Letras cotidianas

En una suerte de alineación astral —de esas que solo percibo yo—, me detengo a releer cómo he escrito mi vida. No con tinta indeleble ni con la certeza de quienes narran desde lejos, sino con la fragilidad de quien escribe al ritmo de lo que siente o imagina.

Repaso, curiosa, cómo en cada momento, en cada capítulo, he escrito y descrito mis días. Con palabras que a veces alcanzan y otras apenas rozan la superficie. He escrito lo que ocurrió y también lo que nunca pasó. Lo que soñé despierta, lo que imaginé en largas noches de insomnio, lo que quise y no supe cómo nombrar. He escrito los días ideales, también los luminosos y precisos, y los que nunca llegaron a ser o fueron como no quería.

Hoy, como ayer y como quizá mañana, sigo escribiendo. Vivo lo que puedo, sobrevivo lo que toca. Las palabras me acompañan, me han acompañado siempre. Pero no siempre llegan sabias, ni en orden. He inventado paisajes que nunca existieron, he dado forma a conversaciones que no ocurrieron.

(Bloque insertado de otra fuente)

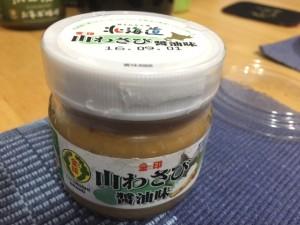 160729yamawasabi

Pero también he dejado que la realidad se cuele entre las líneas. Las palabras son mi forma de estar en el mundo, una manera de atravesar el tiempo sin perderme del todo. El tiempo pasa, y si no escribo, siento que se me escapa, que no logro fijarlo, que me desordeno con él.

Mi presente lleva encima todo lo que he sido, lo que imaginé ser y lo que ya no será. Es un vaivén. Un sube y baja. Pero en esa mezcla está la historia que me tocó, con sus aciertos, sus torpezas y sus espacios en blanco. Aunque lo inalcanzable siga ahí, al fondo, lo que vale es lo que quedó en el camino, lo que escribí, lo que todavía recuerdo.

Últimamente, la historia ha tomado rumbos que no estaban previstos. No habría podido anticiparlos. Las expectativas se soltaron y las palabras —esas que antes parecían ordenar las cosas— ahora se desparraman, toman caminos raros, se contradicen. Las ideas que creía claras se desdibujan, se mezclan como si ya no quisieran sostener una forma definida.

Y aun así, sigo escribiendo. No para entender, no del todo, sino porque hay algo en el gesto —ese impulso que aparece solo— que alcanza a ponerle un poco de forma al desorden y las piezas, aunque no encajen bien, logran reunirse por un rato en un mismo lugar. Aunque sea en el papel, en la pantalla, en la nube, en alguna parte.